The future for Southland youth is looking bright with the extension of one of the region’s leading career exploration programmes.
Southland Youth Futures, an initiative led by Great South to increase awareness of the employment and training opportunities available for youth across Southland, is expanding its reach with three additional staff to support the programme’s success.
The recruitment of the new staff is a result of the $1.55 million of Provincial Growth Funding which was granted in November 2019.
Great South Business Services GM Ben Lewis said with the recent appointments, Great South now had the resource to build upon the programme’s strong foundations and support development across the entire region.
“The wealth of experience and knowledge the new members will bring to the team, along with the ongoing support from educational institutions, local employers and sector representatives will encourage even greater outcomes for youth and Southland’s future labour market,”
Jan Ormsby, Renata Gill and Patricia Hoffmann have been appointed as Southland Youth Futures Advisors and along with Allison Beckham, will continue the work of the programme which includes coordinating workplace visits, employer talks in schools, leading the delivery of a Southland Work Ready Passport and encouraging employers to invest in youth.
With the funding and additional staff, the Great South programme will expand upon its initial primary industry focus to also include tourism, retail, construction and hospitality in its activities, events and initiatives.
Lewis said retaining youth and their skills in Southland was a key component to addressing the challenges associated with Southland’s aging population.
“Through the Southland Youth Futures programme, we are providing youth and local employers with the tools needed to address the region’s future labour market needs,”

********************

- What to produce
Continue the article above on the Southland Youth Futures expansion, starting after its final sentence.

- Collected material

********************

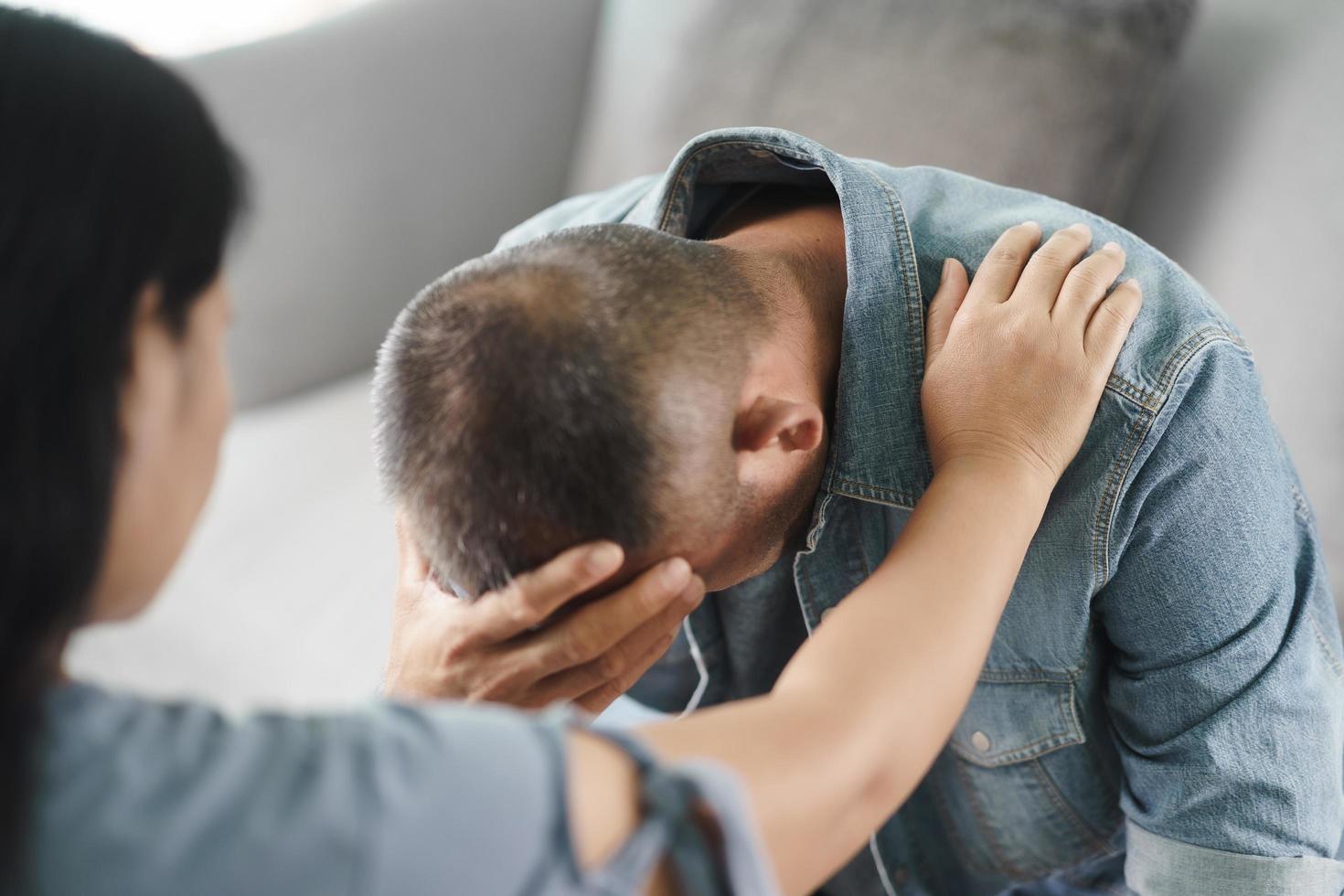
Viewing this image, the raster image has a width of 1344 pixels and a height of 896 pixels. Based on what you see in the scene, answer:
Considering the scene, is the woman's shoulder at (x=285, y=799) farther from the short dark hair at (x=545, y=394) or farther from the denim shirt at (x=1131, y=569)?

********************

- Result below
Along with helping 6,200 young people aged between 14-20 over the next three years, the programme also plans to annually engage with 150 at-risk youth, increase employer participation to 125 (currently 86) and offer employer connection opportunities relevant to Maori and Pacifica students.
With strong connections to local employers and sector representatives, the initiative plays a strong role in strengthening local business by supporting businesses to adapt their recruiting and employment practices and invest in youth.
As a result, the programme now has 32 Employer Excellence Partners, with plans to increase this to more than 50 over the next three years.
Lewis said that by supporting local employers and assisting young people to secure meaningful employment, the programme was adding value to the wider Southland economy and playing a significant role in positioning Southland as a preferred place to live, work and invest.
The Southland Youth Futures programme was established in 2014 after the research report Our Forgotten Youth highlighted high levels of youth unemployment and the difficulties for local employers to attract skilled staff.